*STATED GOAL A*: Read the passage on the Post Office Bill and the FAO report and decide whether each statement agrees with it: (i) under clause 9 of the new bill, a written order is still needed for interception; (ii) the bill allows the director general of postal services to fix charges; (iii) the FAO report puts the hidden costs of global agri-food systems above $10 trillion. For each, answer yes or no and quote the deciding words of the passage.
=-=-=-=-=
2 . Post Office Bill


Context : The Rajya Sabha passed the Post Office Bill on Monday, which repeals and replaces the Post Office Act of 1898. 

Key features of the bill and contentious provisions:

  • The bill, introduced during the Monsoon Session of Parliament, aims to provide a simple legislative framework for post offices, facilitating their evolution into a network for citizen-centric services.
  • The contentious provision in the bill allows the central government, through notification, to empower officers to intercept, open, or detain items for reasons related to national security, public order, emergency, or contravention of prevailing laws.
  • The existing Indian Post Office Act of 1898 also provides for interception, albeit with some differences. Section 26 of the Act empowered the central government, state government, or a specially authorized officer to issue a written order for the interception, detention, or disposal of any postal article or a specific class or description of postal articles.
  • This authority was granted “on the occurrence of any public emergency or in the interest of public safety or tranquillity.” In cases of uncertainty regarding whether an action constituted a public emergency or was in the interest of public safety, a certificate from the relevant government was necessary.
  • In contrast, the new Post Office Bill, under clause 9, removes the requirement for a written order for interception. The central government is now empowered to intercept, open, or detain any item without the necessity of issuing a written order.
  • Communications Minister Vaishnaw defended the interception provision, stating its necessity for national security in a complex and diverse society. He assured that rules governing interception would be presented before Parliament.
  • However, it’s worth noting that the new bill itself does not explicitly provide for the introduction of interception procedures through rules, creating a discrepancy between the minister’s statement and the legislative text.
  • The proposed legislation empowers the director general of postal services to frame regulations for providing services and fix charges.
  • The bill exempts the government and officers from liability related to the loss, misdelivery, delay, or damage to postal articles.
  • However, it introduces the provision that the central government may prescribe liability with regard to services by India Post under the rules.

3 . United Nations Food and Agriculture Organization (FAO) Report


Context : A groundbreaking report from the United Nations Food and Agriculture Organization (FAO), published earlier this month, has laid bare the staggering hidden costs of our global agri-food systems, surpassing an astonishing $10 trillion. In middle-income countries like India, these costs constitute nearly 11% of the GDP, which manifests as higher poverty, environmental harm, and health-related impacts, including undernourishment and unhealthy dietary patterns. The report blames “unsustainable business-as-usual activities and practices” for these escalating costs, pointing to a need to transform agri-food systems. One way to do so is to shift to multi-cropping systems that have the potential to protect farmers’ well-being, improve nutritional outcomes for our communities, and positively impact ecological health.
=-=-=-=-=
*STATED GOAL B*: State how many lines of the entries below contain the string "blazer", where case counts. Give only the number.
=-=-=-=-=
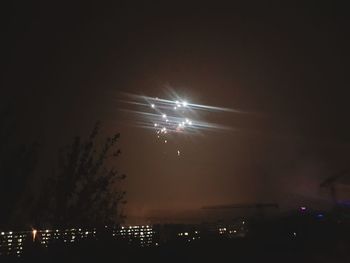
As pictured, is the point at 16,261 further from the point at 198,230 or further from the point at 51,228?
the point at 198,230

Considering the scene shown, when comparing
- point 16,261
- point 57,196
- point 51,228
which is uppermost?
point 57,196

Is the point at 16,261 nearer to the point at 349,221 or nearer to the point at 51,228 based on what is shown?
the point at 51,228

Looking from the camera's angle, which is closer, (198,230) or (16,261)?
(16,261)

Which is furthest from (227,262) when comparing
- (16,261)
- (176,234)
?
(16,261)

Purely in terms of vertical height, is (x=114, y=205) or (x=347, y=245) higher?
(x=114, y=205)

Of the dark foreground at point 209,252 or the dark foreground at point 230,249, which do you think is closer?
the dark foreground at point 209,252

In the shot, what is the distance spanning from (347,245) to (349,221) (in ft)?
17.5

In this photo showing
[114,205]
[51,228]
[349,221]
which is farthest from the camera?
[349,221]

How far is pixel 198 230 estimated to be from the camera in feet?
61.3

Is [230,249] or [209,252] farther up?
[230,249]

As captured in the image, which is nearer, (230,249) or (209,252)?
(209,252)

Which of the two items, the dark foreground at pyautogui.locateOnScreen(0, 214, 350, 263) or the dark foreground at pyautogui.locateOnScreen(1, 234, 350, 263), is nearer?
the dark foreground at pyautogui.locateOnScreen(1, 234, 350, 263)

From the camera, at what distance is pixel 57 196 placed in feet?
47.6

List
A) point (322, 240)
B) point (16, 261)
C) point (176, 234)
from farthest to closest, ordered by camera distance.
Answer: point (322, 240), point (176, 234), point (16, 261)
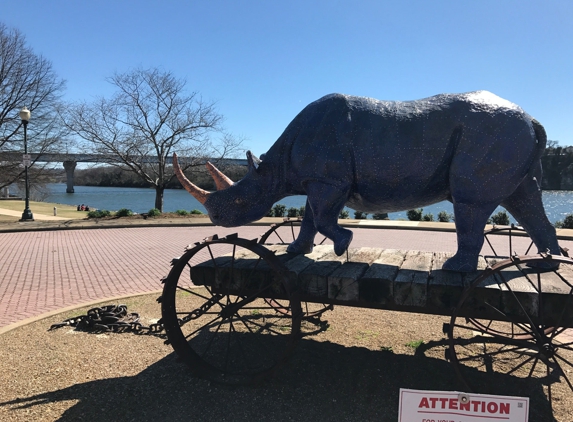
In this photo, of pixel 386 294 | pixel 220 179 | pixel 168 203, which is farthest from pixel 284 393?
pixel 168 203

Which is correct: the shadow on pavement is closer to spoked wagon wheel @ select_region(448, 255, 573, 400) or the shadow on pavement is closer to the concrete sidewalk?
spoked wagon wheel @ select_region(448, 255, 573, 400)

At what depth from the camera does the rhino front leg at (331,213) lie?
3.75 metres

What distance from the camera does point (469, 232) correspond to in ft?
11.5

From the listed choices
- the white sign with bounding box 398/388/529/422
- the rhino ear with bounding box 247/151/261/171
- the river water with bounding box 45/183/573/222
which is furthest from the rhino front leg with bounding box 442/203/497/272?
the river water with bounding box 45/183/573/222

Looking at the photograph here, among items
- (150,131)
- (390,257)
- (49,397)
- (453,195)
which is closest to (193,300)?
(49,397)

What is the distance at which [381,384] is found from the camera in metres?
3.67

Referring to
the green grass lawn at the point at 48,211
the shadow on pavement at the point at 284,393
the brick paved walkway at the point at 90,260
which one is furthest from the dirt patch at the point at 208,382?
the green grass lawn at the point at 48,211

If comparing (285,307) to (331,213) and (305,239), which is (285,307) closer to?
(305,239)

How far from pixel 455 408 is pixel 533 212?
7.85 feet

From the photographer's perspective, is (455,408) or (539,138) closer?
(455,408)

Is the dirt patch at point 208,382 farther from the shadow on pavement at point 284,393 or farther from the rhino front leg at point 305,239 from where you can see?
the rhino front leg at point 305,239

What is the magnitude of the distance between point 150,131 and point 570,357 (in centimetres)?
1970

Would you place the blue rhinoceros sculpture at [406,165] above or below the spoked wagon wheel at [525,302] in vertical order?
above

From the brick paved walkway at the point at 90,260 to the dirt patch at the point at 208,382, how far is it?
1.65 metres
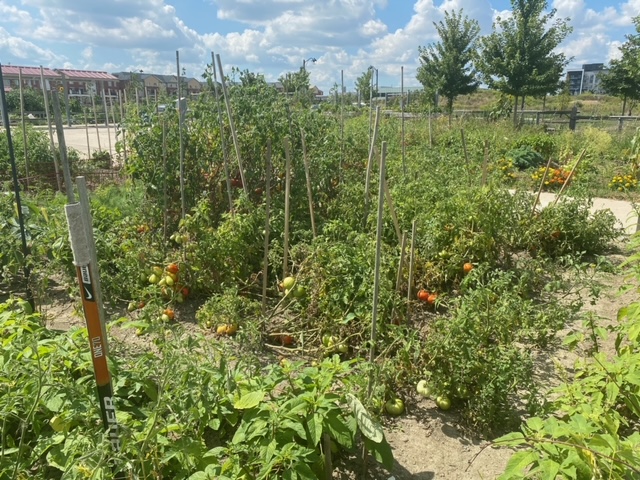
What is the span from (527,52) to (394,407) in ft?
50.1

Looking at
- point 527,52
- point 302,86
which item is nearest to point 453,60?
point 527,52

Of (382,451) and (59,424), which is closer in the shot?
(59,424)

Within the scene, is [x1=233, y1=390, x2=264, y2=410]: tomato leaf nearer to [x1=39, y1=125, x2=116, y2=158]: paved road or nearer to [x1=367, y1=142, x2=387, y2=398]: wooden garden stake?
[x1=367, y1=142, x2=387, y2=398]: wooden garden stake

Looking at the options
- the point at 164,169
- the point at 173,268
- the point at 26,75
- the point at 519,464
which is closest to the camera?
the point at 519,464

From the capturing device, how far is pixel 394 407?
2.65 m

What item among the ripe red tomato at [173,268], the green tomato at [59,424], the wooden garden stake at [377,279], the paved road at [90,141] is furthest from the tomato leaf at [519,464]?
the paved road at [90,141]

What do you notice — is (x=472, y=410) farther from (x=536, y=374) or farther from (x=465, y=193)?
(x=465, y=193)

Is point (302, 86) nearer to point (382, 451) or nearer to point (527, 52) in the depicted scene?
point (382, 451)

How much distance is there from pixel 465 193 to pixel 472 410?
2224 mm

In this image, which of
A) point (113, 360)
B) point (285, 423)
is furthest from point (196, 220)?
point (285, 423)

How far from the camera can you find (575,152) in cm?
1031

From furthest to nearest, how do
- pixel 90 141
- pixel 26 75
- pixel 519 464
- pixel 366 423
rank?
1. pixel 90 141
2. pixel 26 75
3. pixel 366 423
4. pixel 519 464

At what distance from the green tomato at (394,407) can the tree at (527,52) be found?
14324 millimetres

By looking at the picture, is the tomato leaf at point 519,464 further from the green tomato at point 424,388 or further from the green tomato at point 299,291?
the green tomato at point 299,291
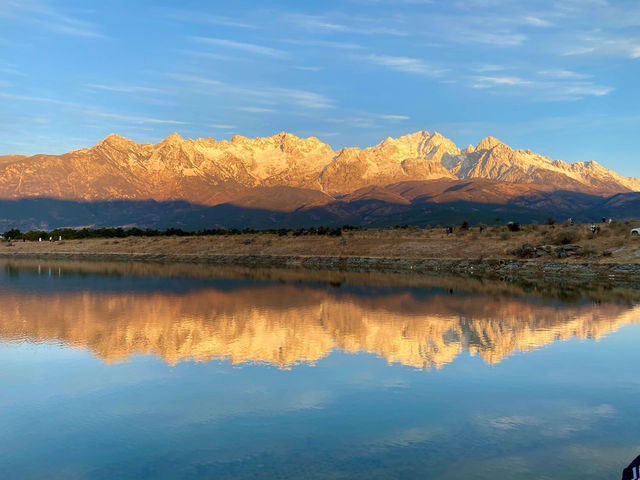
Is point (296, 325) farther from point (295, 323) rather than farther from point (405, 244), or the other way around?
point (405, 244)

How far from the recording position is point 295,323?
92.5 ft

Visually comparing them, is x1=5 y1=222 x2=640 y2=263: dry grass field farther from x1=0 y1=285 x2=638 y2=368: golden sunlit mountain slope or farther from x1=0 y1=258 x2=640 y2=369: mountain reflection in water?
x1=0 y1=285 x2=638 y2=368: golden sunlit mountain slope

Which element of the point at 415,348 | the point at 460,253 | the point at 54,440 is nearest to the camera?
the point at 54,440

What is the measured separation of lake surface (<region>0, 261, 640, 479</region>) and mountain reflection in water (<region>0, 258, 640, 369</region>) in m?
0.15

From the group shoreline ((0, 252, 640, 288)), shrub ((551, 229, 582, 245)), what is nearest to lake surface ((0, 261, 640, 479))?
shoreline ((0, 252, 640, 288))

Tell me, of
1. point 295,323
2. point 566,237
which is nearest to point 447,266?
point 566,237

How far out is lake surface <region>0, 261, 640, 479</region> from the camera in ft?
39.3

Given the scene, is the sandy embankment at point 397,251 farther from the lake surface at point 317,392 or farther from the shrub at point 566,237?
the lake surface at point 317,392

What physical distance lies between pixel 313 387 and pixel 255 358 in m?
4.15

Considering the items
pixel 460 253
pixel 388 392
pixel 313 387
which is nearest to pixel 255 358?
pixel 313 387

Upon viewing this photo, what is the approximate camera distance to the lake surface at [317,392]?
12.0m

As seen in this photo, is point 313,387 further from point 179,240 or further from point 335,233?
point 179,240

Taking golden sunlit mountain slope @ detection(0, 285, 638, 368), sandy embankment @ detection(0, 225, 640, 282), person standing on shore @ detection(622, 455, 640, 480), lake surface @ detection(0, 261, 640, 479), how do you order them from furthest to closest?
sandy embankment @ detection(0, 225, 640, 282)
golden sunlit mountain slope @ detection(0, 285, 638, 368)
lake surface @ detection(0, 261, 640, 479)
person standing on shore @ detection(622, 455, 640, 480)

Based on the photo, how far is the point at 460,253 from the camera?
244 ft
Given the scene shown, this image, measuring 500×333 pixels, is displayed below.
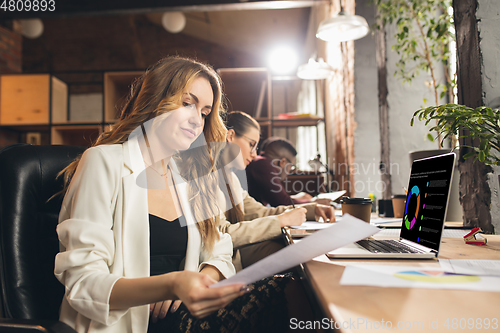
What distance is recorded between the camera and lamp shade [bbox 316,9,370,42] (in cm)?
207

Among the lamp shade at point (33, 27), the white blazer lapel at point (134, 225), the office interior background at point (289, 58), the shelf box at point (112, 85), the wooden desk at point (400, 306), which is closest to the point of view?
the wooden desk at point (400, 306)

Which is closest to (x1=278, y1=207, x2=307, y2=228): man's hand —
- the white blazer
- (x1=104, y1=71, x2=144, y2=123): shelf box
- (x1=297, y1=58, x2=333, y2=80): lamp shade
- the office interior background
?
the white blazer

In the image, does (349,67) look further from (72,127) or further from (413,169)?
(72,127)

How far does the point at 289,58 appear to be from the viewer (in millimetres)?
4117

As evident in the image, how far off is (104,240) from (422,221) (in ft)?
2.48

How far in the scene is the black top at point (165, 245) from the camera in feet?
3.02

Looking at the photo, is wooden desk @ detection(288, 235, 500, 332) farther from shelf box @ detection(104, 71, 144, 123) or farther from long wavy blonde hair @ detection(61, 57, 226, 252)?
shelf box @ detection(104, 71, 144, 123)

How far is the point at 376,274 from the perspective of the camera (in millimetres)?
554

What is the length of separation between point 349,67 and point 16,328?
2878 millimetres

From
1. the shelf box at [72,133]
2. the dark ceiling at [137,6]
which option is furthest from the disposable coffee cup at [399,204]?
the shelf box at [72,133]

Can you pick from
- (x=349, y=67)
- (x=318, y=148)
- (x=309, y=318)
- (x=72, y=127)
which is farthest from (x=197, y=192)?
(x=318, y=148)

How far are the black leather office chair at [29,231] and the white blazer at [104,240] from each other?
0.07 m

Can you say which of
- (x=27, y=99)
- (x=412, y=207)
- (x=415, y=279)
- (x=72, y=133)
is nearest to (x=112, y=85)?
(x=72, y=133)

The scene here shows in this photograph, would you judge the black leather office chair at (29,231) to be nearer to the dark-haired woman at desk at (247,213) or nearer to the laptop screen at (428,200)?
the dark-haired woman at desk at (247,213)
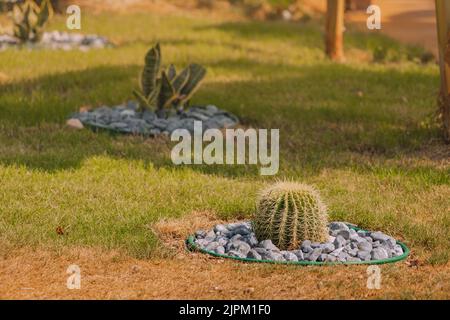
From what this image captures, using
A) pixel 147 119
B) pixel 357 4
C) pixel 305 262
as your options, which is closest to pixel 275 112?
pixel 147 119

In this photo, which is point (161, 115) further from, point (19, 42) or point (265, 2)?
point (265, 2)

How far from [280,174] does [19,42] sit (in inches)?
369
=-=-=-=-=
*CORRECT RESULT A*:
(i) No: "removes the requirement for a written order for interception."
(ii) Yes: "empowers the director general of postal services to frame regulations for providing services and fix charges."
(iii) Yes: "surpassing an astonishing $10 trillion."

*CORRECT RESULT B*: 4